Пещера Черного Льда, стр. 125

Ему стало легче слезать со скамьи, и в голове не так стучало. Он потянулся к пузырю с водой, и боль оказалась меньше, чем он ожидал. Напившись вволю, он ощупал свои синяки и ссадины. Ребро, сломанное при первом избиении, уже начало срастаться, на удивление ровно, хотя и отзывалось болью. Под левой почкой прощупывался кровоподтек, величиной и очертаниями напоминавший баранье сердце. Райф поморщился, исследуя это место. Разошедшиеся швы на груди зарастали снова, порезы на руках и ногах тоже находились в разных стадиях заживления. Все мышцы ныли. Потрогав железки на шее, Райф наткнулся на шнурок от амулета.
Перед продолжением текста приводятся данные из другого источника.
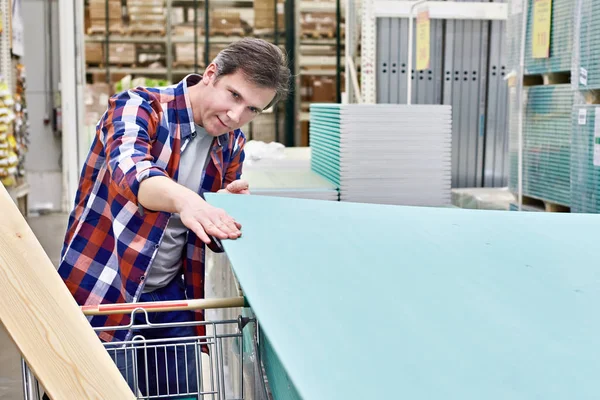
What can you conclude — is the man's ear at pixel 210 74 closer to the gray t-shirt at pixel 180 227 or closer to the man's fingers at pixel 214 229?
the gray t-shirt at pixel 180 227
Аш. Она здесь, и с ней ничего не случилось. Ему не нужно было дотрагиваться до амулета, чтобы это знать.

Он перестал обследовать свои болячки и лег, чтобы отдохнуть и подумать об Аш. Сознание того, что она жива и здорова, успокоило его, и он опять заснул.

Его разбудило чувство, что он не один. Не открывая глаз и продолжая дышать, как спящий, он оценил степень освещенности и состояния воздуха. В камере стоял полный мрак — это мог быть любой час долгой зимней ночи, но густота и плотность тьмы предполагала, что ночь настала уже давно. По запаху собачьей шерсти и собачьего сала Райф понял, что к нему пришел Собачий Вождь.

Он открыл глаза.

Лунный свет серебрил камеру, мерцая на воде и придавая стенам льдистый блеск. Собачий Вождь смотрел прямо на него с наполовину скрытым тенью лицом и глазами, как чернильная яма. Его грудь поднялась, вдохнув пахнущий смертью воздух.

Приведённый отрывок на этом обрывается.